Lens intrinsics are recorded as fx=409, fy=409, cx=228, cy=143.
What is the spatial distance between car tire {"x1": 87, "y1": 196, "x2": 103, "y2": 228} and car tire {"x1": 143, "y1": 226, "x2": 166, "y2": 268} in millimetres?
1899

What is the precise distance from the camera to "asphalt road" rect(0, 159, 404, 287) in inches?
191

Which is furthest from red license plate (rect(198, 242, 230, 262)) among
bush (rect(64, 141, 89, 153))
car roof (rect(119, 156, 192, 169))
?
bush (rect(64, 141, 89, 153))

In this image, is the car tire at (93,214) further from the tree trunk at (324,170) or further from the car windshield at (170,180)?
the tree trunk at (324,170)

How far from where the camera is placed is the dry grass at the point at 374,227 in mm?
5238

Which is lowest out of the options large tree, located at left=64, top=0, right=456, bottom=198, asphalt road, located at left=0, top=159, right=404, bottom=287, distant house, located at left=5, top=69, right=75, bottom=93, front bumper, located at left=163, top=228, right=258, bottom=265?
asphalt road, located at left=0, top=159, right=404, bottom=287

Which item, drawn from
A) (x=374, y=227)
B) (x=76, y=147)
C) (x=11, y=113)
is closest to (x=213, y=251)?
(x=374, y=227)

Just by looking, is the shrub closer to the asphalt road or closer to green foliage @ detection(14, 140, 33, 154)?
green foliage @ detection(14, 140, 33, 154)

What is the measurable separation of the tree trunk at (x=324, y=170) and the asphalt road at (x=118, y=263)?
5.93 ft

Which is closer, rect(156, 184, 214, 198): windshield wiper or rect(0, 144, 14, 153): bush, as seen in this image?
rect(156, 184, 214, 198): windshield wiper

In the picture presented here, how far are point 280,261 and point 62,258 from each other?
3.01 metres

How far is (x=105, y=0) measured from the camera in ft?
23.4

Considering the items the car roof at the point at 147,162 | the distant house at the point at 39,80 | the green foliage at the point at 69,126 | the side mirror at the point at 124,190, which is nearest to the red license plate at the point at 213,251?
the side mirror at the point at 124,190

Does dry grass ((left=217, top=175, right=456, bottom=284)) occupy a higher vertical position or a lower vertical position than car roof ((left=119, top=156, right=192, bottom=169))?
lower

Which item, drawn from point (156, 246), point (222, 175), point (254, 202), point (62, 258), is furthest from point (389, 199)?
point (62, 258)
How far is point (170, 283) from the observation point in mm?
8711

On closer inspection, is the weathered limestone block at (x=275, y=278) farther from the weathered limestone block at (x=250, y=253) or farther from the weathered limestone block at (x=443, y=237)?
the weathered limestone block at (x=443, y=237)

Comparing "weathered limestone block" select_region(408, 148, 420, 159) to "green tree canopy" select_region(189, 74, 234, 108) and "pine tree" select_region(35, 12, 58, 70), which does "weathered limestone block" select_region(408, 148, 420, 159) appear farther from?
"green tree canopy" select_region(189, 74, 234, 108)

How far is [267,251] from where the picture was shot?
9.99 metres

------------

Job =
Please tally how many lines of the entries above contain the string "license", matching case exactly, and reply with that number alone.

Final result =
2